- Task goal -
Can you copy the integer multiplication solution below verbatim, beginning at "5. Find the" and stopping after "-36 \right)$ …..(1)"?

- Supplied text -
____

Ans: Consider the product, $\left( -1 \right)\times 5=-5$

Also, $\left( -1 \right)\times 4=-4$, $\left( -1 \right)\times 3=-3$, $\left( -1 \right)\times 2=-2$, $\left( -1 \right)\times 1=-1$, etc.

Thus, we can observe that the product of one negative integer and one positive integer is a negative integer.

Similarly, $\left( -1 \right)\times \left( -1 \right)=1$ i.e., the product of two negative integers is a positive integer.

5. Find the product, using suitable properties:

a. $26\,\,\times \,\,\left( -48 \right)+\left( -48 \right)\,\,\times \,\,\left( -36 \right)$

Ans: $26\times \left( -48 \right)+\left( -48 \right)\times \left( -36 \right)$ …..(1)

Taking $-48$ common from (1) using distributive property we get,

$\Rightarrow \,\,\left( -48 \right)\times \left[ 26+\left( -36 \right) \right]$

$\Rightarrow \,\,\left( -48 \right)\times \left( -10 \right)$

$\Rightarrow \,\,480$

b. $8\,\,\times \,\,53\,\,\times \,\,\left( -125 \right)$

Ans: $8\times 53\times \left( -125 \right)$ …..(1)

Using Commutative property on (1) we get,

$\Rightarrow \,\,53\times \left[ 8\times \left( -125 \right) \right]$

\[\Rightarrow \,\,53\times \left( -1000 \right)\]

$\Rightarrow \,\,-53000$

c. $15\,\,\times \,\,\left( -25 \right)\times \left( -4 \right)\,\,\times \,\,\left( -10 \right)$

Ans: $15\times \left( -25 \right)\times \left( -4 \right)\times \left( -10 \right)$ 

$\Rightarrow \,\,15\times \left[ \left( -25 \right)\times \left( -4 \right)\times \left( -10 \right) \right]$   …..(1)

____

- Provided material -

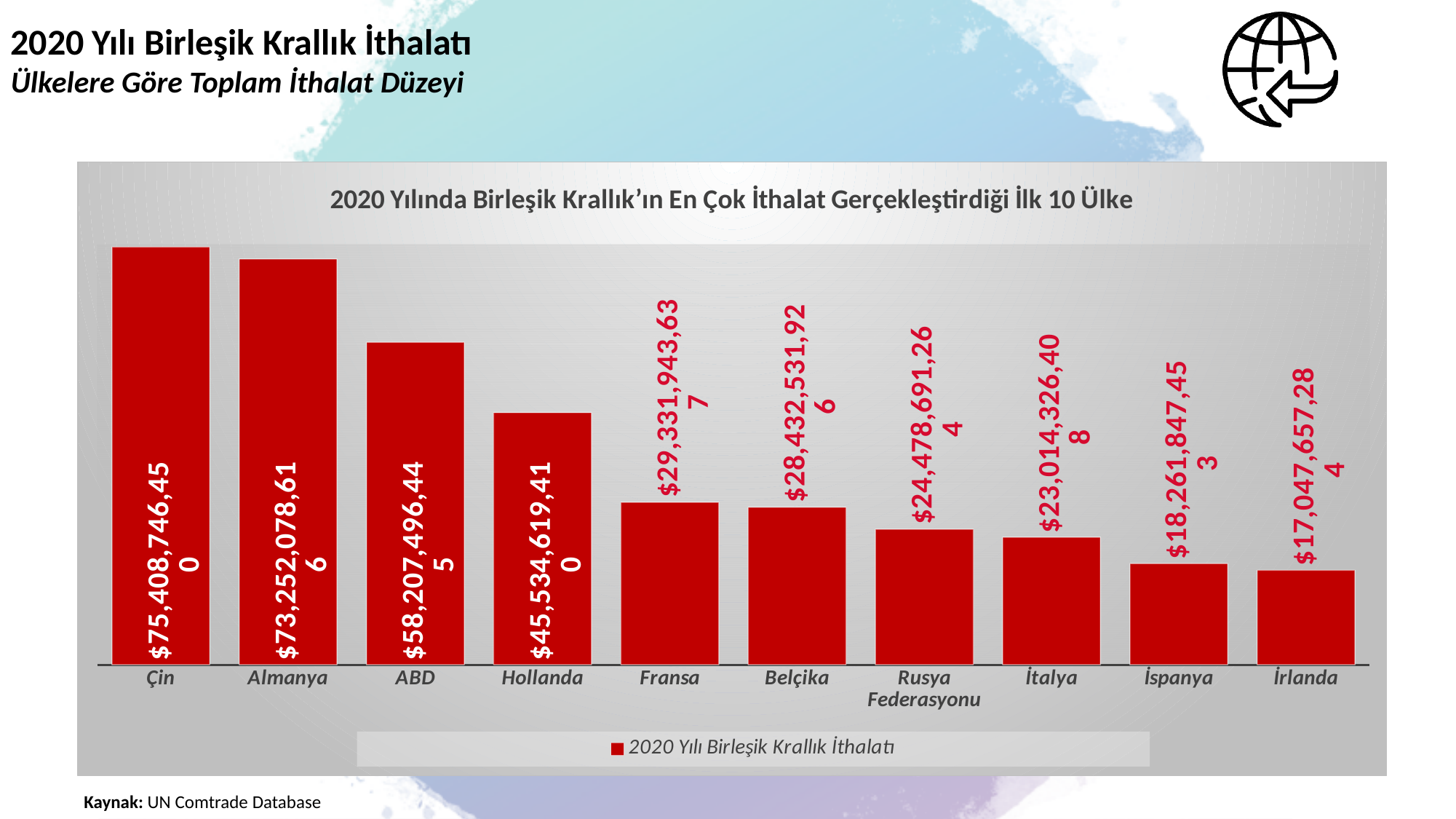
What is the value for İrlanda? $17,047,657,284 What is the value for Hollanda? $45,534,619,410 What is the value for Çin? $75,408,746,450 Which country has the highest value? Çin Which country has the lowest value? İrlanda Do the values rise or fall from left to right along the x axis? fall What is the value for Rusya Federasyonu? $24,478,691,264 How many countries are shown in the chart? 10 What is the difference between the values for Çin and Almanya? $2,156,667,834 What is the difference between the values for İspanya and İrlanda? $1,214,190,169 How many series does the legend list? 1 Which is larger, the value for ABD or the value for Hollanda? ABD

____

- Expected answer -
5. Find the product, using suitable properties:

a. $26\,\,\times \,\,\left( -48 \right)+\left( -48 \right)\,\,\times \,\,\left( -36 \right)$

Ans: $26\times \left( -48 \right)+\left( -48 \right)\times \left( -36 \right)$ …..(1)